The same patrons worked together, including the Mercers and their Bannonist minions with the overlaps of all those banks, on and off-shore.
Other RWNJs found it easy to support the reactionary message of racism and sexism spread among the LIVs whose false consciousness continues as even their working class health care and their social security gets looted by the ruling class.
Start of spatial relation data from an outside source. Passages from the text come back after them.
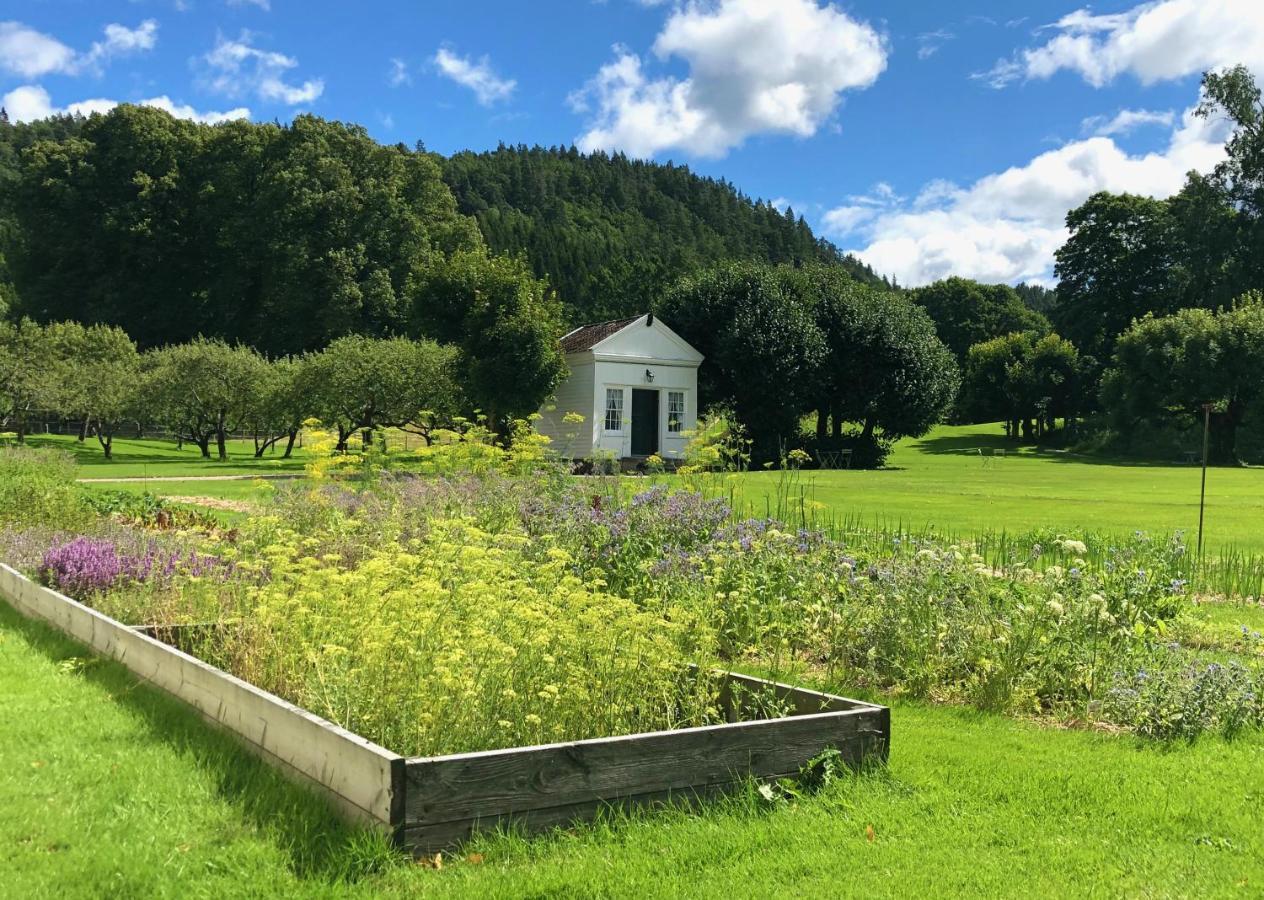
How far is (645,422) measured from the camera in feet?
104

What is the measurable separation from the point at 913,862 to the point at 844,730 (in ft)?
2.70

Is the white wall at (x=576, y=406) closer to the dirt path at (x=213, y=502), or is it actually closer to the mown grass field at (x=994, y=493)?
the mown grass field at (x=994, y=493)

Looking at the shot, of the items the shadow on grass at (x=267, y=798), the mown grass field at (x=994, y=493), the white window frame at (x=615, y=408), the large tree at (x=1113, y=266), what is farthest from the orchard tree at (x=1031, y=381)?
the shadow on grass at (x=267, y=798)

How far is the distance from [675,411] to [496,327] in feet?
27.3

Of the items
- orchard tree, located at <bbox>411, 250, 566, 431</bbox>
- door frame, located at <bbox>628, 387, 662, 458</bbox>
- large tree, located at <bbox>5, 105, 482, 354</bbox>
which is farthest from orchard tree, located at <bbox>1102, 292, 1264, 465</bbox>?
large tree, located at <bbox>5, 105, 482, 354</bbox>

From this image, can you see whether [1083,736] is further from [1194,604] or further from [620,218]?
[620,218]

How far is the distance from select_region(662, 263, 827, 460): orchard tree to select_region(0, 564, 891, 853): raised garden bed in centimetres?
2842

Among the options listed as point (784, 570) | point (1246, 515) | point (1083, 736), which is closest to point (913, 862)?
point (1083, 736)

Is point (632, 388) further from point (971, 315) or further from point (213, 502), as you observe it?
point (971, 315)

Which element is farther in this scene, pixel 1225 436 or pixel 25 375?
pixel 1225 436

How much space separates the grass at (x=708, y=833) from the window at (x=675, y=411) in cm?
2742

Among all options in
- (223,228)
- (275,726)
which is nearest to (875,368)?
(275,726)

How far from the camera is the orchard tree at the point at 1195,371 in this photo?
129 ft

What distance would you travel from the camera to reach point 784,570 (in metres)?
7.09
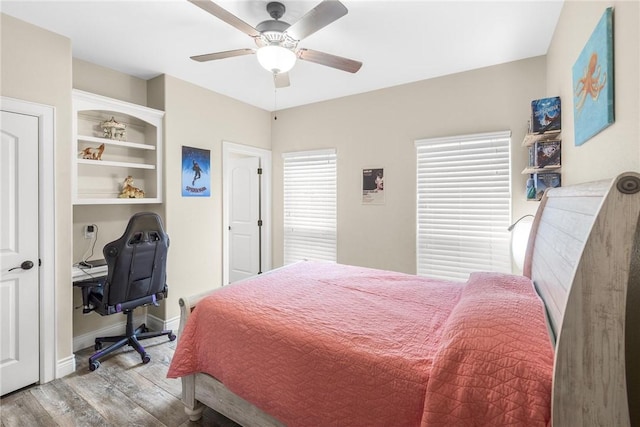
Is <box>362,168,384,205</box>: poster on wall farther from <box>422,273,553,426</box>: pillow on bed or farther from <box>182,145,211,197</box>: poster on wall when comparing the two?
<box>422,273,553,426</box>: pillow on bed

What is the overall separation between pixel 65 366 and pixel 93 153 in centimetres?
187

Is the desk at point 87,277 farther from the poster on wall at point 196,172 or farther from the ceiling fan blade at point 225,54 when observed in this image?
the ceiling fan blade at point 225,54

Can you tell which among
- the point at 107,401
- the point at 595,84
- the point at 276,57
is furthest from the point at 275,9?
the point at 107,401

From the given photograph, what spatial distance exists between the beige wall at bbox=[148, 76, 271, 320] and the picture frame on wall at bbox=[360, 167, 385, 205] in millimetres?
1766

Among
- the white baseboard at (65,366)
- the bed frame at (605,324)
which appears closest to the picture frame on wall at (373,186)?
the bed frame at (605,324)

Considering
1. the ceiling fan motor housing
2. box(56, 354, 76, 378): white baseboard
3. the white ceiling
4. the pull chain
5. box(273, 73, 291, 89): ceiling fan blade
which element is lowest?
box(56, 354, 76, 378): white baseboard

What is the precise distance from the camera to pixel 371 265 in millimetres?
3678

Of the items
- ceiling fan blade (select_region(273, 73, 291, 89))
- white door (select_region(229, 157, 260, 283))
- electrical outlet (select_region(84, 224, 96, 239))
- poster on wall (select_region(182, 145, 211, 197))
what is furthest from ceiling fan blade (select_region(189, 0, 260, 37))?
white door (select_region(229, 157, 260, 283))

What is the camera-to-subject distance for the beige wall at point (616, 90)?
1.09 m

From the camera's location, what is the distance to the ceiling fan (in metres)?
1.65

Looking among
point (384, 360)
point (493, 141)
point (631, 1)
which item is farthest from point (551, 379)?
point (493, 141)

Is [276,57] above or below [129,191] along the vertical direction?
Answer: above

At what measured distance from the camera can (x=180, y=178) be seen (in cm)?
335

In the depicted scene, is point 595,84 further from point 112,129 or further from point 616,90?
point 112,129
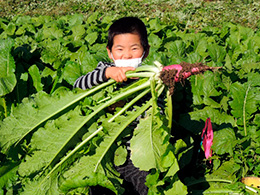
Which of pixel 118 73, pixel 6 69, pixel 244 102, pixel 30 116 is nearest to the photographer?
pixel 118 73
The signals began in earnest with the various RNC/GOP contacts, not even with Trump himself, but taking advantage of the GOP pwned by free corporate media for Trump throughout the primaries. Trump was a marketing profit center even if Trump steaks are always about sizzle, much like his illusory philanthropy.
Now it seems geopolitical and perversely dated, as though the Cold War returns, Trump screwing with a Cuba policy only to give “the commies” even greater influence. And “the cyber” part, it still is about profit first.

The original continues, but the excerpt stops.